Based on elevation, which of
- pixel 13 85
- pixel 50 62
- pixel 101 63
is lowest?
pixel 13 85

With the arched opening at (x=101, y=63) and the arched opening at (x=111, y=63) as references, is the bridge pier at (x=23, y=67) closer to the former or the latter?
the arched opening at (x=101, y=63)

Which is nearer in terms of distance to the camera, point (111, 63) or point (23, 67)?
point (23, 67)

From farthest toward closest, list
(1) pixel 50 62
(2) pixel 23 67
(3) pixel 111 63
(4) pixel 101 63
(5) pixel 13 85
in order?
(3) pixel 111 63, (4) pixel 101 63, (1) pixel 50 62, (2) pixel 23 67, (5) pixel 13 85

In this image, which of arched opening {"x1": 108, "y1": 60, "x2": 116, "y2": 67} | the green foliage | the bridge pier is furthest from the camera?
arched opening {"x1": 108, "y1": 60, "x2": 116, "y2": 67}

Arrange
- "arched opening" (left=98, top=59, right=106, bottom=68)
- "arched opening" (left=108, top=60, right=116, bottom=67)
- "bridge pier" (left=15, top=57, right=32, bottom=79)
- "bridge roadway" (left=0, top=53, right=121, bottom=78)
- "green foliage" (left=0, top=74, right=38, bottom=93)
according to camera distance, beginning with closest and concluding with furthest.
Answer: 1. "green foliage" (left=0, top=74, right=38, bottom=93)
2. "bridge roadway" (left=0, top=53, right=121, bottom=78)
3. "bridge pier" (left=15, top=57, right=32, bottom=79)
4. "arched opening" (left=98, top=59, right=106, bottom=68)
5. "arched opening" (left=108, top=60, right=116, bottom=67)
=====
- [Brief]:
Print the line containing "Which is nearer" and every line after it to the end of the records above, exactly as written, and nothing else.

- [Full answer]:
Which is nearer in terms of distance to the camera, point (111, 63) or point (23, 67)?
point (23, 67)

From farthest toward closest, list
(1) pixel 50 62
(2) pixel 23 67
(3) pixel 111 63
(4) pixel 101 63
(5) pixel 13 85
in order?
(3) pixel 111 63, (4) pixel 101 63, (1) pixel 50 62, (2) pixel 23 67, (5) pixel 13 85

In this image, which of arched opening {"x1": 108, "y1": 60, "x2": 116, "y2": 67} | the green foliage | the bridge pier is furthest from the camera?
arched opening {"x1": 108, "y1": 60, "x2": 116, "y2": 67}

Arrange
- "arched opening" (left=98, top=59, right=106, bottom=68)
- "arched opening" (left=108, top=60, right=116, bottom=67)
- "bridge pier" (left=15, top=57, right=32, bottom=79)
- "bridge roadway" (left=0, top=53, right=121, bottom=78)
- "green foliage" (left=0, top=74, right=38, bottom=93)
according to camera distance, beginning with closest and concluding with furthest.
Answer: 1. "green foliage" (left=0, top=74, right=38, bottom=93)
2. "bridge roadway" (left=0, top=53, right=121, bottom=78)
3. "bridge pier" (left=15, top=57, right=32, bottom=79)
4. "arched opening" (left=98, top=59, right=106, bottom=68)
5. "arched opening" (left=108, top=60, right=116, bottom=67)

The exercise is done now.